Good luck going back to work. It will all get easier once you get used to it.

bonkersLFDT20 Mon 07-Oct-13 09:55:58

I don't think YABU and I don't think your employers ABU either. Imagine if they said "we know you have an 11 months old baby so we are not asking you to come on this trip". There would be outrage. Women have fought to be treated equally in the work place. It works both ways.

However, if you are breastfeeding then your employer should not ask you to work in a way which compromises this, so it is perfectly OK for you to explain that you can't go on the trip for this reason. Out of your whole career, the young baby/toddler days are a tiny fraction so employers should be flexible.

Not wanting to drive on the motorway is your problem.

My work expects me to travel overseas once or twice a year. I didn't resume this until both my children were 2 years old as I was breastfeeding. I was BF beyond 2 as well, but was able to travel.

TantieTowie Mon 07-Oct-13 09:56:52

Going away for two nights at 11 months doesn't at all mean giving up BF, if that's an issue - but do take a breast pump if you have one for your own comfort...

Missfloweryname Mon 07-Oct-13 09:57:46

Thank you for all your comments. I had a feeling I was being unreasonable :-( I think it's because I am the one looking after DS 24/7 and I've never been that far away from him that it just seems a really scary thought to leave him. I do also worry that I'm quite far away incase anything bad happened but DP will be there so I probably shouldn't worry.

ommmward Mon 07-Oct-13 10:01:15

I did exactly the same as chasedbybees, and had small child plus either oh or my mother in tow, at my expense, until the child in question was no longer nursing at night. No one ever minded - kind of nice to have children knocking around the hotel to leaven such occasions.

And I was a lentil weaving natural term breast feeder, with more than one child.

If we are lucky enough to be in professions where such things are acceptable, I think it's a powerful feminist message to be chairing a meeting with a six month old nursing discreetly, and a role model for younger women entering the profession. I'm certainly encountering more and more of it - but when I was entering the profession, most women in it were either childless, or their children were kind of a shameful secret in their professional lives, which just doesn't seem healthy to me.

WhisperingShadow Mon 07-Oct-13 10:02:22

Yes it doesn't mean you need to give up bf if you are. My DD was 15 months and I had wanted to give up the moment I started so when I had worked away and couldn't express, for me it was time.

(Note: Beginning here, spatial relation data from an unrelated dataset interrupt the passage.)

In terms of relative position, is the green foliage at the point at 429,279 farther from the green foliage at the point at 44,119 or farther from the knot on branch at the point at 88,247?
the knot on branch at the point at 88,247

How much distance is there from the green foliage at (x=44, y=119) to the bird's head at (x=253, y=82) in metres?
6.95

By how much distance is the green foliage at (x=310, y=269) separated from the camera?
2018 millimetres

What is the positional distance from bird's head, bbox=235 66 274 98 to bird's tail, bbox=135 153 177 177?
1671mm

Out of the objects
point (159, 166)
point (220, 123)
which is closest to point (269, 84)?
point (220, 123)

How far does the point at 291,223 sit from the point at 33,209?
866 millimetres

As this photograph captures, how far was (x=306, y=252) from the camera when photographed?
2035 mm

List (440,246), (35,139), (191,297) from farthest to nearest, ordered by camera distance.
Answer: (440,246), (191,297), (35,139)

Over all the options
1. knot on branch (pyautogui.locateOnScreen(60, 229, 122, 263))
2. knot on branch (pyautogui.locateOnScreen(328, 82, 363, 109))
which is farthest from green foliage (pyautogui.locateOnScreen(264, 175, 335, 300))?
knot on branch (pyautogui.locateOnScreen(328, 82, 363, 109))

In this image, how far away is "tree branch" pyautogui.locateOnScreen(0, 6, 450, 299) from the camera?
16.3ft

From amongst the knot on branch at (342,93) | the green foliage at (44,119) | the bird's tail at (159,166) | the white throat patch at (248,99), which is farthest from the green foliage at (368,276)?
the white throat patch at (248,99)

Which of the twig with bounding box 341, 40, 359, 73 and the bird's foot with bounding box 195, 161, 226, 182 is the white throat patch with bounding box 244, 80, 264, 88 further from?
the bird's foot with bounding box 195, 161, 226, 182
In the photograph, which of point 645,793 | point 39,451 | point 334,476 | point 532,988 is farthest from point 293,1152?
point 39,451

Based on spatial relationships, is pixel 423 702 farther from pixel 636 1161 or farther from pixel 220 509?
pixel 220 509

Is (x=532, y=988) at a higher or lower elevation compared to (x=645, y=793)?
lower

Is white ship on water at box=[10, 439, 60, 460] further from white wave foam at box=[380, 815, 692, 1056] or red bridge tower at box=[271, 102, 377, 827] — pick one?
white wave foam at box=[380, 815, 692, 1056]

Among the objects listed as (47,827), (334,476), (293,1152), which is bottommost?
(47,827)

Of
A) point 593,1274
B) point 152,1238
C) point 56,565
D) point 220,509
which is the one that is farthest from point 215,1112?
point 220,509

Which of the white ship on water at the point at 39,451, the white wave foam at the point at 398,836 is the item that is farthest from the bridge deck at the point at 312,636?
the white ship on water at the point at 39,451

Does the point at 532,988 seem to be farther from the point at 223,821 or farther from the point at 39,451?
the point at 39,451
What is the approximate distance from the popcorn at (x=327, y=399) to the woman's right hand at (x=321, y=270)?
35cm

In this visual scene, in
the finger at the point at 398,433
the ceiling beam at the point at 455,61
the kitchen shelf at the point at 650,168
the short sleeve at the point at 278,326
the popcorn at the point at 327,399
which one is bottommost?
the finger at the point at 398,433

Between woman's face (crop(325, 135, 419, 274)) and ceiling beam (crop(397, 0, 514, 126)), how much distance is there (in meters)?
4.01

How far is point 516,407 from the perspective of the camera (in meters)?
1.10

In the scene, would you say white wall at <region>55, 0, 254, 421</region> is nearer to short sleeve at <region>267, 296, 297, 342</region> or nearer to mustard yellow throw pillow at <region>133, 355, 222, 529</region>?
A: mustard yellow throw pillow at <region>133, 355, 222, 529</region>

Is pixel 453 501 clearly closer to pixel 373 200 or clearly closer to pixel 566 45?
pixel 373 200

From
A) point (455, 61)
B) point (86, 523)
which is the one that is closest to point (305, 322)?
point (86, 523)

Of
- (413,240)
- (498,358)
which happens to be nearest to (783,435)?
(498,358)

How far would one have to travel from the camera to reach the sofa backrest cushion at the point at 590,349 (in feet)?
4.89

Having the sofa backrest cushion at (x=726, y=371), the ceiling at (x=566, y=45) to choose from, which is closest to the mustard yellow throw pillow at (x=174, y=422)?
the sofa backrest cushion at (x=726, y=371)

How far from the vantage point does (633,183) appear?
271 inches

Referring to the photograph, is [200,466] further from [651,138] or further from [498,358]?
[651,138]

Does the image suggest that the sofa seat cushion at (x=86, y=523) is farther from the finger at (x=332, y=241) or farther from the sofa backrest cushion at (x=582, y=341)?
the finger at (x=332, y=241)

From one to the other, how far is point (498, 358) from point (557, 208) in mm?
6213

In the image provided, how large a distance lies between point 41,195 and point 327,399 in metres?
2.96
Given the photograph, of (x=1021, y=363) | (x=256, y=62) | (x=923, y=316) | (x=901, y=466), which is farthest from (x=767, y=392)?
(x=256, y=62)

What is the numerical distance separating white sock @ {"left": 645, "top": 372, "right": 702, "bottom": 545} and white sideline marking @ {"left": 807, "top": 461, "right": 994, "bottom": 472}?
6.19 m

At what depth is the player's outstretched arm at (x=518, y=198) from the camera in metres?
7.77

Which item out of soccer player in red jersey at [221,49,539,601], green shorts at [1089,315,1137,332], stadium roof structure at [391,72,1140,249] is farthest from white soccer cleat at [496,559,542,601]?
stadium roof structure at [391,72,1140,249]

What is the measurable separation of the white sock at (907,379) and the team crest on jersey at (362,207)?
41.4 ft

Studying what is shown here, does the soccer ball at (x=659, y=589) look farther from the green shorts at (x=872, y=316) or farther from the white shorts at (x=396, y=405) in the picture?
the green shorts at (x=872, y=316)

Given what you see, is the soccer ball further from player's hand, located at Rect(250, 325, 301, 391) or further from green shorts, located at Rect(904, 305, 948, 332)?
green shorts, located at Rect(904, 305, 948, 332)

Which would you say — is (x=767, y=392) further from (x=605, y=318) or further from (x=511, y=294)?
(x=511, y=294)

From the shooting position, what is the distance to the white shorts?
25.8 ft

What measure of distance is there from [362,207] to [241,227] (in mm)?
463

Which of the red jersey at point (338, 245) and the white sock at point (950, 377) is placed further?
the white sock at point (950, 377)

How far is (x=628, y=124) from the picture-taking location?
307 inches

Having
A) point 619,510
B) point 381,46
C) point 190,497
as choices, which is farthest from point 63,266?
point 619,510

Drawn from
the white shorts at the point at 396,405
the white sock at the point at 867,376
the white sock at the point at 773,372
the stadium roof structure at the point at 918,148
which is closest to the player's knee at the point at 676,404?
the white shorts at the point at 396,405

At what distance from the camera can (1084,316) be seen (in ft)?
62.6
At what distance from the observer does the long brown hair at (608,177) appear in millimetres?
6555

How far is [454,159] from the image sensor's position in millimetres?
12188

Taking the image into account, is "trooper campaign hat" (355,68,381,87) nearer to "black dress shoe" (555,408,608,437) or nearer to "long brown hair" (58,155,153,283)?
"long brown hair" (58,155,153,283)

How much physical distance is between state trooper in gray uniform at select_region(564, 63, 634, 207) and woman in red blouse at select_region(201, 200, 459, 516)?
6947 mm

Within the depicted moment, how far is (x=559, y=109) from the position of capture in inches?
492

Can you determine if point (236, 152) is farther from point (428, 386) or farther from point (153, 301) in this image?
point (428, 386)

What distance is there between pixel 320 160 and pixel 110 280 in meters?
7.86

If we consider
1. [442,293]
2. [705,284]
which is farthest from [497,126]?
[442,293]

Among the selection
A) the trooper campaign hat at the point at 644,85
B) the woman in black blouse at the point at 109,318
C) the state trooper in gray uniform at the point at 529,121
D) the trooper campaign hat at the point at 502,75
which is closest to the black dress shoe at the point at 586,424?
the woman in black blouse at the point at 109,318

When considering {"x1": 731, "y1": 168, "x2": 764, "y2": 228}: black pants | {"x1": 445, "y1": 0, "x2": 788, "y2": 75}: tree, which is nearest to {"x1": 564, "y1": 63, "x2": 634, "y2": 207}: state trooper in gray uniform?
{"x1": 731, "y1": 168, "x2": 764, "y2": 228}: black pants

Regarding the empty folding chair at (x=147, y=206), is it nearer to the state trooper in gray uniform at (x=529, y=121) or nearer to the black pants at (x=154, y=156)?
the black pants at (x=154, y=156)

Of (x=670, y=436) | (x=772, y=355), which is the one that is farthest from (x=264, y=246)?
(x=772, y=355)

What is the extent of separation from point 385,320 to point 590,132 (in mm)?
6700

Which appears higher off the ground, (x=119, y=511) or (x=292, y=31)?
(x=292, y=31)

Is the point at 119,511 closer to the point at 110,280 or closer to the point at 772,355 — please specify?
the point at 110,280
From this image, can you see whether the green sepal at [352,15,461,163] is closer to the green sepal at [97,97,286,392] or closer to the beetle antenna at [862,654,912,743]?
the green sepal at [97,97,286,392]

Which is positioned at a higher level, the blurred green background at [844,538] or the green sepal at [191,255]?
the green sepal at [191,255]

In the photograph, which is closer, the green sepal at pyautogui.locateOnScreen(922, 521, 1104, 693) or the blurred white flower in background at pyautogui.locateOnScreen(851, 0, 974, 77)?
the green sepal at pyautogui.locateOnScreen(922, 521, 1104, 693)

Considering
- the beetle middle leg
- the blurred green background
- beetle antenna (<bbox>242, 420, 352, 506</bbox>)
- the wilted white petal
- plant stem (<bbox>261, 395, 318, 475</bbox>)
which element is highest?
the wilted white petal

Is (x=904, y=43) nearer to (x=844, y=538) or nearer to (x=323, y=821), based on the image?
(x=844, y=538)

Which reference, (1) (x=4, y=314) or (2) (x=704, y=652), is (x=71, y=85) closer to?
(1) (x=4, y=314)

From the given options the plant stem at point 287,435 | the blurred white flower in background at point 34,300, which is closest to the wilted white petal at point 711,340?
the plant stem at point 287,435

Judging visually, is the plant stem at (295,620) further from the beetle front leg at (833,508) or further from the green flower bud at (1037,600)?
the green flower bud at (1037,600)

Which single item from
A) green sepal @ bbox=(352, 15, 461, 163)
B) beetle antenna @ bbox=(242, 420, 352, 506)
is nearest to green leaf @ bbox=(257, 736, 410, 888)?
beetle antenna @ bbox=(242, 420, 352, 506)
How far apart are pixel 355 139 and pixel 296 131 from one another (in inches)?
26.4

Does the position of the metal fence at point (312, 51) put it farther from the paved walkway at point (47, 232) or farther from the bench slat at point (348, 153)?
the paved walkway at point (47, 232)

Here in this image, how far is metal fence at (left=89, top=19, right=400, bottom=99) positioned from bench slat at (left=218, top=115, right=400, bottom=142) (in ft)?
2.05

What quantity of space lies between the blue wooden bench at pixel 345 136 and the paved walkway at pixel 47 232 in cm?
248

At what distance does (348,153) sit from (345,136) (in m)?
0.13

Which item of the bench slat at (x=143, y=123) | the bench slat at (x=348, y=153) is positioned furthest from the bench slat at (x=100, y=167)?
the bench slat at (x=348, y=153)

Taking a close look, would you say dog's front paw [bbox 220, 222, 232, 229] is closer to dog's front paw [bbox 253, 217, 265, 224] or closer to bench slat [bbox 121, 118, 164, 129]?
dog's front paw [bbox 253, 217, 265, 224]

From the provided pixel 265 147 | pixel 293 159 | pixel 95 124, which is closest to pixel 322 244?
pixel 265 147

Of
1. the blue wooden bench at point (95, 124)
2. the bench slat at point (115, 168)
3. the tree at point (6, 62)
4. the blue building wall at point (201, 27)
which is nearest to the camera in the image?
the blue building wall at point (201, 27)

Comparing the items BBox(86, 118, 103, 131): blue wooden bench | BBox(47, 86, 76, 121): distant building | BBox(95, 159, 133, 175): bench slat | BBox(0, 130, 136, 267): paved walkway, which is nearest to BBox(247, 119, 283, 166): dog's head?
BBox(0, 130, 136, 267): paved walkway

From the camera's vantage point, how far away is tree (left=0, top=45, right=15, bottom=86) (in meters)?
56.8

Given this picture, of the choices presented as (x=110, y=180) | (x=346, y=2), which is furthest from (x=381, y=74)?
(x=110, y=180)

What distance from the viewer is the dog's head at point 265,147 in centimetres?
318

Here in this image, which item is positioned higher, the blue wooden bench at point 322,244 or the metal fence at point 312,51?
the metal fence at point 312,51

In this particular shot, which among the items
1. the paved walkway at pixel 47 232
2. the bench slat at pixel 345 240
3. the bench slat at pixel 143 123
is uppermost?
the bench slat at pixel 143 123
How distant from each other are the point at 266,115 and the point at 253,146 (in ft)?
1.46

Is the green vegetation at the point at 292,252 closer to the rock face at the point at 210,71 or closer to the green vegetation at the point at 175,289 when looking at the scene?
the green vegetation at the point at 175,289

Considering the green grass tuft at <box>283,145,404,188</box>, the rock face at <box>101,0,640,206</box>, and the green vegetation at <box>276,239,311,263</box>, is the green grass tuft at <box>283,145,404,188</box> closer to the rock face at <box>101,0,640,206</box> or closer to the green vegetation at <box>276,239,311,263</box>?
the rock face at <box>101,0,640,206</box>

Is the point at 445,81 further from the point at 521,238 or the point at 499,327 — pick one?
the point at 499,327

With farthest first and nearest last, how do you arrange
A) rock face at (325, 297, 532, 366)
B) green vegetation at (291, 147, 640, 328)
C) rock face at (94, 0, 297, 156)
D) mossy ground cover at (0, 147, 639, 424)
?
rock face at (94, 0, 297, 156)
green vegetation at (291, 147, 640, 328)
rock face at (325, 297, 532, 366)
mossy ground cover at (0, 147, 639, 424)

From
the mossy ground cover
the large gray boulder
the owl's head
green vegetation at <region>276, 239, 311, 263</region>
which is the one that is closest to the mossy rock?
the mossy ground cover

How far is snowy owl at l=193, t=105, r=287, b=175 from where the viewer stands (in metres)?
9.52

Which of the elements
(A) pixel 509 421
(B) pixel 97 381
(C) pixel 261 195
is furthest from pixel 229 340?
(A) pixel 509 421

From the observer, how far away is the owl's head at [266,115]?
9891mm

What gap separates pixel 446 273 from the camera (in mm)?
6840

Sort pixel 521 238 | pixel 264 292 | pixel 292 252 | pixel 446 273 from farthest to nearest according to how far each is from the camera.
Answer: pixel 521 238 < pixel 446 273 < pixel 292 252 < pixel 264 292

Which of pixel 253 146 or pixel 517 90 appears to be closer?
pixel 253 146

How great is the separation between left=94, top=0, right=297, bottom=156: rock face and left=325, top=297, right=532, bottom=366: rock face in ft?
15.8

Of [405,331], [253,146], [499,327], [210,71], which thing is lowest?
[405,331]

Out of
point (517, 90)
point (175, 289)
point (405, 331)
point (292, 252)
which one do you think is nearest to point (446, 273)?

I know when I have to go out again I will hate it until I go, and they it will be fine. It is the build up that is the issue. If you can find a way to work through that (except it?) then I think you will be fine.

jellybeans Mon 07-Oct-13 10:08:35

YANBU I could never have done that. I would not enjoy it or find it bliss but would be horrible. I did 12 hour shifts at the weekend while DH had DC but even that was hard. I would have quit. That is why I am a SAHM as I hated leaving them (especially later on after I had severe probs having them). Yes I am lucky we can manage on DH's wage.